Cependant, compte tenu du budget du Parlement de l’UE, et des déclarations de certains députés radicaux européens, je ne suis pas certaine qu’il y aura suffisamment d’argent pour les médias indépendants, non seulement en Bosnie-Herzégovine, mais dans toute l’Europe.

Les communautés marginalisées sont les plus touchées

En Macédoine du Nord, Prizma déclarait le 20 février dernier que des dizaines d’organisations de la société civile avaient perdu une part importante de leurs subventions. Le gel nuit gravement à celles qui travaillent avec « les communautés marginalisées délaissées par l’État », telles que les victimes de violence conjugale.

Le Comité Helsinki pour les droits de l’homme a déjà fermé son centre d’accueil, qui offrait un refuge aux personnes LGBT+ bannies de leurs familles.

Dans un communiqué à Prizma, Slavčo Dimitrov, directeur de l’organisation Coalition Margins, a déclaré qu’il anticipait l’annulation de la plupart de ces programmes après la période de gel.

Oсобено ќе бидат скратени оние програми кои што се занимаат со различност, еднаквост и инклузија, кои се специфично таргетирани од администрацијата на Трамп.

Nous nous attendons, notamment, à l’annulation de programmes relatifs à la diversité, l’équité et l’inclusion, des principes auxquels l’administration Trump est particulièrement hostile.

L’organisation sera obligée d’interrompre plusieurs de ses programmes, dont le but est d’apporter un soutien psychologique aux femmes victimes de violence, et aux personnes LGBT+. De plus, elle ne sait pas si elle pourra continuer à fournir une aide juridique aux victimes de violence en cas de procès, ou de litige avec des institutions étatiques.
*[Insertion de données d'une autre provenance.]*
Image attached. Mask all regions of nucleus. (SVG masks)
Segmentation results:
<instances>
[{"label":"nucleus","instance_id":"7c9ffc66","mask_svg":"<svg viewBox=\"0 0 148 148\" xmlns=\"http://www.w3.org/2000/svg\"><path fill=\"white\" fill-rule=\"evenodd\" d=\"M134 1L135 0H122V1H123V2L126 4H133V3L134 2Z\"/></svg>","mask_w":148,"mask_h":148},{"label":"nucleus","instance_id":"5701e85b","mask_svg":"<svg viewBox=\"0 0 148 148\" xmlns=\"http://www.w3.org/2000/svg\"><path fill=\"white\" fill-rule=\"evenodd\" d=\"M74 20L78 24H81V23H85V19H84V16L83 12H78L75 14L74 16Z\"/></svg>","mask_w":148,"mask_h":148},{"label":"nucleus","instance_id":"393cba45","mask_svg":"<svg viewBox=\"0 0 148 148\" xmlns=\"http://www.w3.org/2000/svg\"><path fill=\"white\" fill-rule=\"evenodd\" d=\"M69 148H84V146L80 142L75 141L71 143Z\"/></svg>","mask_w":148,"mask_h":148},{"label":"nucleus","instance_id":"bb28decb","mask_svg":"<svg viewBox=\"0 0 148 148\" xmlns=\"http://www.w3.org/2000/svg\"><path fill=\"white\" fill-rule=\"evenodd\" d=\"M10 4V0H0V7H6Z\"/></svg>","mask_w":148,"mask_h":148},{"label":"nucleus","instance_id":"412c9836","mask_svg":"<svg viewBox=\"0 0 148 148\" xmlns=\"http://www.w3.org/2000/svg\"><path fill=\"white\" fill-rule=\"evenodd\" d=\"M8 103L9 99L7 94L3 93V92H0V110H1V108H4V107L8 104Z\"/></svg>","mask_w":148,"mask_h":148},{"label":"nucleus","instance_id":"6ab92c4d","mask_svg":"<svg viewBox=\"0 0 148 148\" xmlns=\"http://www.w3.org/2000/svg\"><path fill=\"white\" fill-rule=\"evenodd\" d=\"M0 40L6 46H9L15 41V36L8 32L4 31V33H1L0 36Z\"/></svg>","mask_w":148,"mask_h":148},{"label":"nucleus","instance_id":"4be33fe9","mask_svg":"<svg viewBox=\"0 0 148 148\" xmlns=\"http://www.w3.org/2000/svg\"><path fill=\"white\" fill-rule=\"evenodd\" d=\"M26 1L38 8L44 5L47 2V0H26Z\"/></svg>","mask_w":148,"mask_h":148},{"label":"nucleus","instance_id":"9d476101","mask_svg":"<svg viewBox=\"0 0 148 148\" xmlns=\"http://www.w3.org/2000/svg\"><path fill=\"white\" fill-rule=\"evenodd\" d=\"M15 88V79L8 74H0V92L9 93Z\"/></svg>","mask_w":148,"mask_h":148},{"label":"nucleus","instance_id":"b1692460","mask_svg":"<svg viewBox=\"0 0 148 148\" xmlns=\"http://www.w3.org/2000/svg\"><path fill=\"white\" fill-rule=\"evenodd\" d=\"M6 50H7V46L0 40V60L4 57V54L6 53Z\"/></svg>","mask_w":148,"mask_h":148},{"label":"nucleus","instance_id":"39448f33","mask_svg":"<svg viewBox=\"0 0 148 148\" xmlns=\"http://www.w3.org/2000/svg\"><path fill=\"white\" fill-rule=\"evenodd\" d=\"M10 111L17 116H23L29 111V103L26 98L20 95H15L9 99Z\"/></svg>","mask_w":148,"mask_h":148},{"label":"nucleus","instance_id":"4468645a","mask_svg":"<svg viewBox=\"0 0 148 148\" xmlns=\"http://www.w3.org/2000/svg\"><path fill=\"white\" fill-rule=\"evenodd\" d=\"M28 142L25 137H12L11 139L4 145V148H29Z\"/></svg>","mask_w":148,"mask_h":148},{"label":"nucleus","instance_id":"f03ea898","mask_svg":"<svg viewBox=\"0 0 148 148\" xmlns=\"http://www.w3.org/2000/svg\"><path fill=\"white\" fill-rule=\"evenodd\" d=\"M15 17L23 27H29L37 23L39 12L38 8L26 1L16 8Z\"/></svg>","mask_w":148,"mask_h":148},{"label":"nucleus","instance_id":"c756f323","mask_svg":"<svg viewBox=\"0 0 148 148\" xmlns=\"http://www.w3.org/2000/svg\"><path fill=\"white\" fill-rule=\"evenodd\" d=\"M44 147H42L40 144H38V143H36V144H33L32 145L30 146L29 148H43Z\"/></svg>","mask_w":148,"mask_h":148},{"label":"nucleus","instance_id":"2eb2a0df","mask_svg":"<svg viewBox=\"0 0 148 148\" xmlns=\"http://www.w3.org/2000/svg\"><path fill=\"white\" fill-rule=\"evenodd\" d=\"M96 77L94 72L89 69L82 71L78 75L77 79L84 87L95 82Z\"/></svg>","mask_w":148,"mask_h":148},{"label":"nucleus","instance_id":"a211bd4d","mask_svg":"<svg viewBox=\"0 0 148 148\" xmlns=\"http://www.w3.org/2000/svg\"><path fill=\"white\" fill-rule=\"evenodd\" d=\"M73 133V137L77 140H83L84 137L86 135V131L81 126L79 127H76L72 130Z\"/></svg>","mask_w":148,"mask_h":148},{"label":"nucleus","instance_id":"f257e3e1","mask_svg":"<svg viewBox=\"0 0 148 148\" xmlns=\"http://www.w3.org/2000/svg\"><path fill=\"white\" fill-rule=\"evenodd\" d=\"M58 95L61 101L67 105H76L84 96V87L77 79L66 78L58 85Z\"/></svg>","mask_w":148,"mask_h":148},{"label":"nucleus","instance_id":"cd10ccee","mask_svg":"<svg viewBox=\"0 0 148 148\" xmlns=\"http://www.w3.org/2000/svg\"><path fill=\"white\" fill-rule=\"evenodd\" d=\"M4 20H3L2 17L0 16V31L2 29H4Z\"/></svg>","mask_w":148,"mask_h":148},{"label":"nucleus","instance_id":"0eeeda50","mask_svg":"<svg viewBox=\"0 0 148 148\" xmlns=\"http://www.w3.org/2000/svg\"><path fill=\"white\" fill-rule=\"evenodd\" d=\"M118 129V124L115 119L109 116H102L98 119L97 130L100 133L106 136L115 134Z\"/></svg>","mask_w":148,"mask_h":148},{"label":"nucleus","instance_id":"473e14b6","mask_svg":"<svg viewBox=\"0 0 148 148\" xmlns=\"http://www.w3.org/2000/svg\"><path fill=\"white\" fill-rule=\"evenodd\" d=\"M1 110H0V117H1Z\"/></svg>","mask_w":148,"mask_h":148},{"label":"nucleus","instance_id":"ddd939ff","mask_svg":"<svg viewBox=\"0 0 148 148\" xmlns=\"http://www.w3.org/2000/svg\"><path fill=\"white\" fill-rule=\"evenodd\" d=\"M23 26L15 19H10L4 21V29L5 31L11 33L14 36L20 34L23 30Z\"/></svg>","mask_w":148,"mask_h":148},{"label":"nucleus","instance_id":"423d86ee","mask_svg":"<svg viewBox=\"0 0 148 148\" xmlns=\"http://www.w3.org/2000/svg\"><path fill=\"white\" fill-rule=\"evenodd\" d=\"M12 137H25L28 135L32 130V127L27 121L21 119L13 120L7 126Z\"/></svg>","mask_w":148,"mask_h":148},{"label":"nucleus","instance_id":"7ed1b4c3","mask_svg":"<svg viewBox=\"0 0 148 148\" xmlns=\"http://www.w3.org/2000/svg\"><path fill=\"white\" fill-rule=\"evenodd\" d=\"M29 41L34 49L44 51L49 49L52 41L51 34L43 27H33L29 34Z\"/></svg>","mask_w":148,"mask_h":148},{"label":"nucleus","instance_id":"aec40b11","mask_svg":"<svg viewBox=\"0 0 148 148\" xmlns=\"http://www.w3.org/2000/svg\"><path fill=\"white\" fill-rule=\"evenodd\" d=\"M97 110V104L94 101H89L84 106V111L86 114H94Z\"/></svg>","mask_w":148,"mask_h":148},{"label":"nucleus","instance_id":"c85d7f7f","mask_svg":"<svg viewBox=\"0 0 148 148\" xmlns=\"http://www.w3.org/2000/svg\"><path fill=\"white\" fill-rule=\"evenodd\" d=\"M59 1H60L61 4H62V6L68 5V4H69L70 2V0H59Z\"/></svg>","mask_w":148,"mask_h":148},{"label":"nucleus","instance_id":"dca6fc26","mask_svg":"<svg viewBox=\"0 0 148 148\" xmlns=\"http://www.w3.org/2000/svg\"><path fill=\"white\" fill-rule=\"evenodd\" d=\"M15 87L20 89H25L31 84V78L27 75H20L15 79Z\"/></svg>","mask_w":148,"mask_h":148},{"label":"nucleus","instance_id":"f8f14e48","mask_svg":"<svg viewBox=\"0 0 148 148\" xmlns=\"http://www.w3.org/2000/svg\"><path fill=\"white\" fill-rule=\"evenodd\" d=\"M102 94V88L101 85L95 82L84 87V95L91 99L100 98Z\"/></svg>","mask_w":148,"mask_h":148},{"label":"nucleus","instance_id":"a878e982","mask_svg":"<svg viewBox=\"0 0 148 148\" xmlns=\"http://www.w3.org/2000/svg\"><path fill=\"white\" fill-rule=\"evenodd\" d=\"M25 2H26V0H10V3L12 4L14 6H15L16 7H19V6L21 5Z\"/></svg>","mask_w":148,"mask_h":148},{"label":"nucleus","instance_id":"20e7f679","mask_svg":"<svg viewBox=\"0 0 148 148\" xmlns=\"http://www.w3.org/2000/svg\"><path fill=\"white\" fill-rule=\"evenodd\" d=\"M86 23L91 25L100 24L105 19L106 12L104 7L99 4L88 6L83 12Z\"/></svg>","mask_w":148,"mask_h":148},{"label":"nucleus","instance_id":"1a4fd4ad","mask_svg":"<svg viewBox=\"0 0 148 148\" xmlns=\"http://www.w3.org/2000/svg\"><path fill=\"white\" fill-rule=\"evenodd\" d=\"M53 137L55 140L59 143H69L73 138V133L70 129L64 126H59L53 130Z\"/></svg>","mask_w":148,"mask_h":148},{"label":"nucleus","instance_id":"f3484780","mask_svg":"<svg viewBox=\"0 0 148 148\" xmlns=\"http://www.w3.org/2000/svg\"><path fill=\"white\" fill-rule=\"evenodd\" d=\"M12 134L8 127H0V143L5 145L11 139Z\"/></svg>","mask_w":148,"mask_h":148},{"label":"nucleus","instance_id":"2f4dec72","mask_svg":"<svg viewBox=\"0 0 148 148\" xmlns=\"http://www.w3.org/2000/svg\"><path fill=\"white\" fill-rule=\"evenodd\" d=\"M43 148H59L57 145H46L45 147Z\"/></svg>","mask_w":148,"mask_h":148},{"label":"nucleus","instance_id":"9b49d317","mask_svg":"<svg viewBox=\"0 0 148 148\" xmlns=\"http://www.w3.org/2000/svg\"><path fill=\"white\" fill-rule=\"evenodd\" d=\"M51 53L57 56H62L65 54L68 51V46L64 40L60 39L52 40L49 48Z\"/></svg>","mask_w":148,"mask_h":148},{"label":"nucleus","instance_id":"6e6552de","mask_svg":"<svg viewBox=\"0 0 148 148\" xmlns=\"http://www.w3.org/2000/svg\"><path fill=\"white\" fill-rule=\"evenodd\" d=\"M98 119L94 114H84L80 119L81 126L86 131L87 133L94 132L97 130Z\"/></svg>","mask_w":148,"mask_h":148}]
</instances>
En 2024, grâce à l'USAID, Coalition Margins a offert ses services à 142 victimes de violence conjugale et sexiste.

Coalition Margins souligne également que la réduction des financements augmente les risques de violence dans le contexte d’un mouvement anti-droits LGBT+ et anti-genre grandissant, et présente notamment une menace pour la sécurité des personnes transgenres, des militants et des journalistes. Slavčo Dimitrov conclut :

Згаснување на дел од организациите, значи и губење на јавен глас во демократската сфера кој ќе говори за овие прашања. Просторот кој што полека веќе се испразнува ќе стане простор за ширачите на дезинформации, говор на омраза и ќе биде полесно окупиран од анти-родовите движења.

Les voix publiques, qui provoquent ces débats à l’intérieur de la sphère démocratique, seront perdues si une partie de ces organisations disparaît.  Au fur et à mesure que ces voix s’éteindront, elles seront remplacées par celles qui diffusent de fausses informations et des discours de haine, facilitant ainsi l'enracinement des mouvements opposés à l'égalité des sexes.